Este primer año del segundo mandato del presidente Trump está marcado por los aranceles, que han permitido ingresos de miles de millones de dólares, acuerdos comerciales más justos, inversiones estratégicas en las Fuerzas Armadas, la eliminación de las desastrosas políticas DEI y Woke de la izquierda demócrata, restauramos los estándares de calidad en la ciencia, los méritos para acceder a los empleos, redujimos el despilfarro y el tamaño del gobierno, y efectuamos cambios trascendentales en la Comunidad de Inteligencia, alejándonos del status quo y recuperando la confianza del pueblo estadounidense.
En este primer año de mandato, el presidente Trump ha puesto en marcha algunas de las victorias de política exterior más significativas para nuestro país, y lo ha hecho sin meter a Estados Unidos en guerras interminables, tan sólo con operaciones militares precisas, bien organizadas y ejecutadas en el momento adecuado. Al plantarle cara a los terroristas del ISIS, a los cárteles de la droga y a países adversarios con su «Doctrina Donroe», extensiva para controlar Groenlandia, ha reafirmado la fuerza y el liderazgo de Estados Unidos en todo el mundo.
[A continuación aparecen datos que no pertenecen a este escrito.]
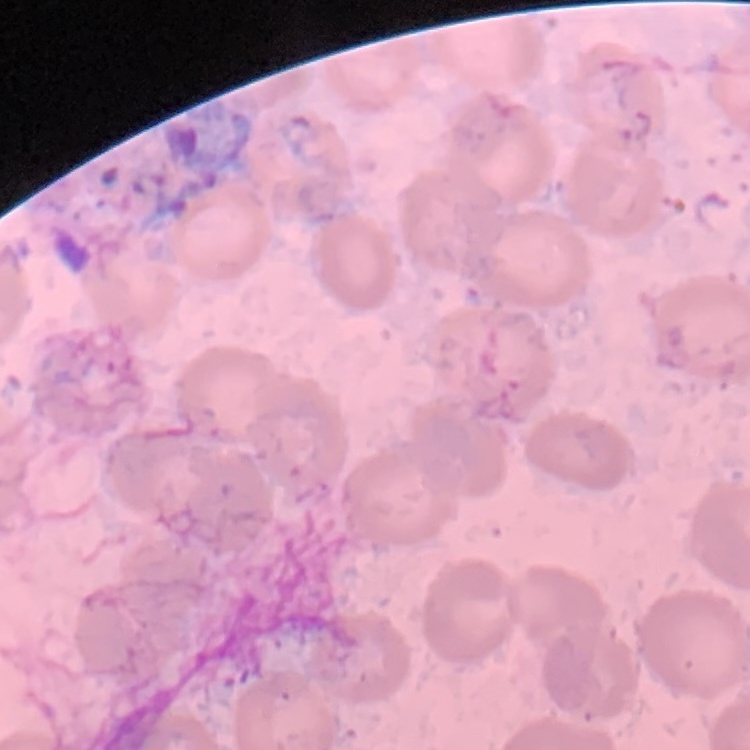

The erythrocytes exhibit no rouleaux formation. Field's or Giemsa stain. One tile cut from a larger photomicrograph. Thin blood smear.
Bajo su liderazgo, estamos cambiando el rumbo y la Administración está poniendo al país en primer lugar de sus políticas, recuperando la idea de que éstas deben servir a los ciudadanos estadounidenses, no al revés; nuestros aliados nos respetan, nuestros adversarios nos temen y el interés del pueblo estadounidense guía sus decisiones. Con él en la Casa Blanca, ha terminado el status quo globalista, ya no hay más deslocalización, no más priorizar la mano de obra inmigrante ilegal o extranjera, no más comercio injusto. Ahora, nuestro único objetivo es poner a los ciudadanos estadounidenses en primer lugar.
En sólo un año, el presidente Trump ha recuperado la soberanía estadounidense al buscar con determinación la paz a través de la fuerza militar y la diplomacia inteligente, y ha puesto al país en la dirección correcta. Al situar a los trabajadores y las familias estadounidenses primero está logrando resultados a nivel nacional, mientras que su política exterior ha recuperado la credibilidad en el plano internacional. Tras un regreso triunfal, ha conseguido crear mayor prosperidad, seguridad y oportunidades; ha cerrado la frontera sur, recuperado la fortaleza estadounidense en el escenario mundial, y asegurado billones en nuevas inversiones.
En suma, el cambio a mejor ha sido evidente e indiscutible. Este primer año del segundo mandato ha comenzado la Edad de Oro prometida y la buena noticia es que, en lo que respecta al presidente Trump, lo mejor está por venir.
Lo celebramos y es un honor seguir trabajando junto al presidente Trump para brindar nuevas victorias al pueblo estadounidense.